What you will do: Please gather every line of the records below that contains the string "farther", and copy each one unchanged. Case counts.

Records supplied:
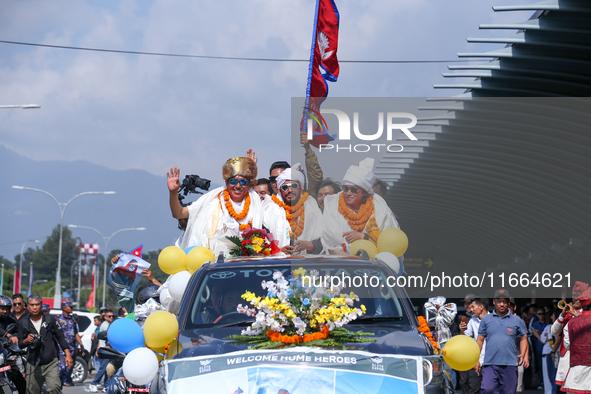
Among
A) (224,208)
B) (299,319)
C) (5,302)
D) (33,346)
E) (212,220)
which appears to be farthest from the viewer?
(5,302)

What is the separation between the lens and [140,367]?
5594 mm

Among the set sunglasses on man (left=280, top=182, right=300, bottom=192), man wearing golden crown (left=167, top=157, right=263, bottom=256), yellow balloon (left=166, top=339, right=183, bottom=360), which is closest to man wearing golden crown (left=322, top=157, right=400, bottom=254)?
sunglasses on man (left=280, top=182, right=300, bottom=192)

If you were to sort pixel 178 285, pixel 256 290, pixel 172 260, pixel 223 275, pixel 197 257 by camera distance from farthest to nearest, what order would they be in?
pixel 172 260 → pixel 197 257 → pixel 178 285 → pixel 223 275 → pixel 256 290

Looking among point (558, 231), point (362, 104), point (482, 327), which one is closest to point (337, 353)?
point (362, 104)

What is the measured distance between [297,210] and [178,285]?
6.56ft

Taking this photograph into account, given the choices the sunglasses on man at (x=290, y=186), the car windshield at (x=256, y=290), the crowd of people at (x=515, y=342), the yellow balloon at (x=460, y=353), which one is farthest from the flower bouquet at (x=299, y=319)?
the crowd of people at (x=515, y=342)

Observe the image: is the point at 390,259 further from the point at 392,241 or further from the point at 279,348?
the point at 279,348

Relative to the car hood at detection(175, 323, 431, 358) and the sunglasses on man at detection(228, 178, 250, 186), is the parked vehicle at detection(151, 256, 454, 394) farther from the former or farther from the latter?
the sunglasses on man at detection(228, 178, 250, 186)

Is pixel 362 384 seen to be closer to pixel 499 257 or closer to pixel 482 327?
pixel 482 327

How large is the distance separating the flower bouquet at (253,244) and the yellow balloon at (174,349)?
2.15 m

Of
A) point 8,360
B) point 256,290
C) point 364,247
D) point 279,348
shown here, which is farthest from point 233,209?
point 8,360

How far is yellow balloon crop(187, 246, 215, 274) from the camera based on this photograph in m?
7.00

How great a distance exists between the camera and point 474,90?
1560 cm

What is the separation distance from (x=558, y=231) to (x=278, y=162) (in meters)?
==
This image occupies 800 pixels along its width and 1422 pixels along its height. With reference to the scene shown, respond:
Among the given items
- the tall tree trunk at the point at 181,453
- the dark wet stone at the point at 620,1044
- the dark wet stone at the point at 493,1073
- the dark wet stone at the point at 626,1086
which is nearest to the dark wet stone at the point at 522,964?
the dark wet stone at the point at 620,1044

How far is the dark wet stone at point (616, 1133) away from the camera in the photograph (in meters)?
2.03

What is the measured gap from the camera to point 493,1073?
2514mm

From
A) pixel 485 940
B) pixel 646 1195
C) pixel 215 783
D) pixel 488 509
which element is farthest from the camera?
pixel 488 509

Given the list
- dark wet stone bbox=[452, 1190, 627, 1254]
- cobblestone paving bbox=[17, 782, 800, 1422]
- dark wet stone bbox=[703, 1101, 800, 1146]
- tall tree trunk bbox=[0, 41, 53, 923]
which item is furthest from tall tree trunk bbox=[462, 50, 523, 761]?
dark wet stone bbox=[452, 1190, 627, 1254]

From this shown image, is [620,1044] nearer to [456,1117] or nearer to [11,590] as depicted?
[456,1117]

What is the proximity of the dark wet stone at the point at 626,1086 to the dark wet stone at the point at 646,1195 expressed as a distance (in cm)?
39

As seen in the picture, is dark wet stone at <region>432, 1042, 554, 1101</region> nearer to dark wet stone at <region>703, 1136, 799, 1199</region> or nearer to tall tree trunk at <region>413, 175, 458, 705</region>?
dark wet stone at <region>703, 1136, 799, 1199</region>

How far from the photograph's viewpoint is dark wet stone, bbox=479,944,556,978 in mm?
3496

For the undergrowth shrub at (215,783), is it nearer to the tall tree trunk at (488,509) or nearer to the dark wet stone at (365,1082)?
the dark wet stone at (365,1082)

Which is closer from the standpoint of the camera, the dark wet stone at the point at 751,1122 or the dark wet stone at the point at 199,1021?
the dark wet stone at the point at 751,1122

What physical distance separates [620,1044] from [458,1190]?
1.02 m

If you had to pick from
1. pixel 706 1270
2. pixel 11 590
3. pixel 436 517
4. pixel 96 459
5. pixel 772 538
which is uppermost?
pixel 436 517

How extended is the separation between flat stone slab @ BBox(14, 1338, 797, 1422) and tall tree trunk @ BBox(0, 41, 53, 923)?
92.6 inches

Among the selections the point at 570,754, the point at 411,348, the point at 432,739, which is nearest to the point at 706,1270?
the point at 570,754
...
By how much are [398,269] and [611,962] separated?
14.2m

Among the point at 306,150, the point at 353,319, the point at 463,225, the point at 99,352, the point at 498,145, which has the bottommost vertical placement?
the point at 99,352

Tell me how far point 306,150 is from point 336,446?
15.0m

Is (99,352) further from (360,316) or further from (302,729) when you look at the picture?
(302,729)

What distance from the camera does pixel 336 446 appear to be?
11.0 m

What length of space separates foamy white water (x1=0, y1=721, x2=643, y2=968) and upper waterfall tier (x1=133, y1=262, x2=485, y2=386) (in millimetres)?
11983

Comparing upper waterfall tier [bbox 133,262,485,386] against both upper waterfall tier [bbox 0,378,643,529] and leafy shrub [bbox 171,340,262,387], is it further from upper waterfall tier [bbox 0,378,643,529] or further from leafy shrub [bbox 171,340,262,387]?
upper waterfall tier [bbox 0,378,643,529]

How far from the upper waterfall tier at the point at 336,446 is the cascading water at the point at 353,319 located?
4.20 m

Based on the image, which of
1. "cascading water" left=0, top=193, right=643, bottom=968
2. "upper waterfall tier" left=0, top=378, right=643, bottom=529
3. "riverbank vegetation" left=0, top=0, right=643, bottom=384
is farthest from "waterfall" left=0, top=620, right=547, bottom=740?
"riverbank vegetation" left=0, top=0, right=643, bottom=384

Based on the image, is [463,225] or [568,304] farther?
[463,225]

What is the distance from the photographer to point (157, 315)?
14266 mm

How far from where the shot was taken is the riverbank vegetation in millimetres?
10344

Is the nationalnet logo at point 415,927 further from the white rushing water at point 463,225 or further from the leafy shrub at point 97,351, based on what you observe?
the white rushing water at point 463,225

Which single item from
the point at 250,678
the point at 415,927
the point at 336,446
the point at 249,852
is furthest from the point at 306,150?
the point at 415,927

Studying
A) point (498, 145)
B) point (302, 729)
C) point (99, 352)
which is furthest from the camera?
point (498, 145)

Solution to the problem:
Relative to the car hood at detection(175, 323, 431, 358) and the sunglasses on man at detection(228, 178, 250, 186), is the parked vehicle at detection(151, 256, 454, 394) farther from the former or farther from the latter?
Based on the image, is [463,225] or [568,304] farther?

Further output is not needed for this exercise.